---------- DATA ROWS ----------

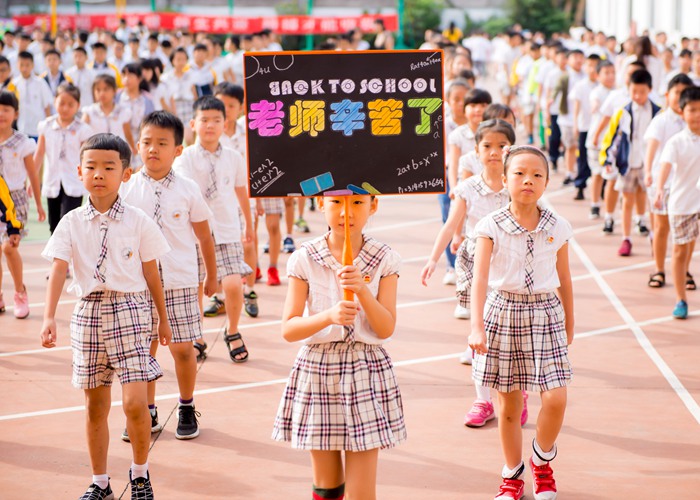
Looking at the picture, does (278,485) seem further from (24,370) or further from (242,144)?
(242,144)

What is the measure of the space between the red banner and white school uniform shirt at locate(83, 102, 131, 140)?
85.3 ft

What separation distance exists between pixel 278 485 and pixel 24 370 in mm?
2961

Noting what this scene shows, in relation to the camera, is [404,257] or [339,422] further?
[404,257]

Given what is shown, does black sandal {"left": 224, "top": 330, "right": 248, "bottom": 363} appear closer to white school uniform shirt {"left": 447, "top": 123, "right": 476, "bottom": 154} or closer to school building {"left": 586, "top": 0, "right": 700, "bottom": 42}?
white school uniform shirt {"left": 447, "top": 123, "right": 476, "bottom": 154}

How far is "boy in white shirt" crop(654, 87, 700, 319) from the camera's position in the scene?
8.98 metres

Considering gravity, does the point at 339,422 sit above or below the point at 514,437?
above

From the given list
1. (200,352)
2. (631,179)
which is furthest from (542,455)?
(631,179)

----------

WRITTEN EXERCISE: Lines from the one containing "What is the" through the final line are to be given again verbatim, with nothing before or after.

COMPLETE RESPONSE:
What is the measure of the space between the red banner and white school uniform shirt at locate(83, 102, 131, 140)?
85.3 ft

What separation distance exists between pixel 278 485 and pixel 24 370 in mm?
2961

Noting what this scene shows, in relation to the camera, is [404,257] or [339,422] further?
[404,257]

Given what is shown, does black sandal {"left": 224, "top": 330, "right": 248, "bottom": 363} appear closer to white school uniform shirt {"left": 447, "top": 123, "right": 476, "bottom": 154} or closer to school building {"left": 586, "top": 0, "right": 700, "bottom": 42}?
white school uniform shirt {"left": 447, "top": 123, "right": 476, "bottom": 154}

How far is "boy in white shirt" crop(654, 87, 700, 319) from the camera's position in the scene?
8.98 metres

Considering gravity, does the point at 339,422 sit above or below the point at 514,437?
above

From the given list
1. (200,352)
2. (631,179)
which is furthest from (542,455)?
(631,179)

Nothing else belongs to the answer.